In Biffa Waste Services v R [2020] EWCA Crim 827, Biffa was appealing its conviction for two offences of illegally transporting waste incorrectly labelled as paper. The company sent about 175 tonnes of waste, which included dirty nappies, plastics and other contaminants, from its recycling facility in London to two mills in China. However, the lorries were stopped at Felixstowe by the Environment Agency. Biffa was found to have breached the Transfrontier Shipment of Waste Regulations 2007, fined £350,000 and ordered to pay costs of £240,000.
Biffa contended that the judge erred in law by excluding evidence from the jury as to whether the waste complied with Chinese standards for recyclable paper. Dismissing the appeal, however, Lord Justice Holroyde said ‘the opinions of mill owners, or foreign legislatures or environmental agencies, as to how to determine what constitutes paper waste are irrelevant’.
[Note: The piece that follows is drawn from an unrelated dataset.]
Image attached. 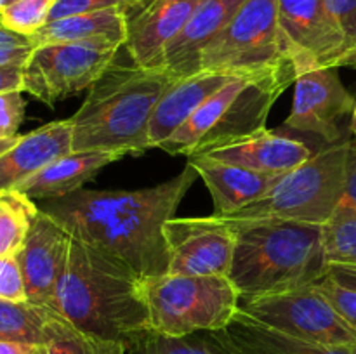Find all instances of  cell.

Holroyde J clarified that waste must be categorised ‘at the point where its export begins… regardless of what might happen to it when it reaches its destination’.
Barrister Sailesh Mehta, Red Lion Chambers, said: ‘In court, Biffa said that the appeal was important for the company as well as for the whole of the waste industry.
‘The Environment Agency’s case was that Biffa had either not sorted household waste properly or at all. Biffa said the contaminants were “de minimis”.
‘The court ruled that one must look only at the nature and quality of the material when it left Biffa’s site. Evidence that the material may have met the receiving country’s national standards, or the recipient paper mill’s ability to recycle the waste was inadmissible. Such evidence would have been contrary to the purpose of the legislation. This clarifies the law, and makes the jury's task simpler.’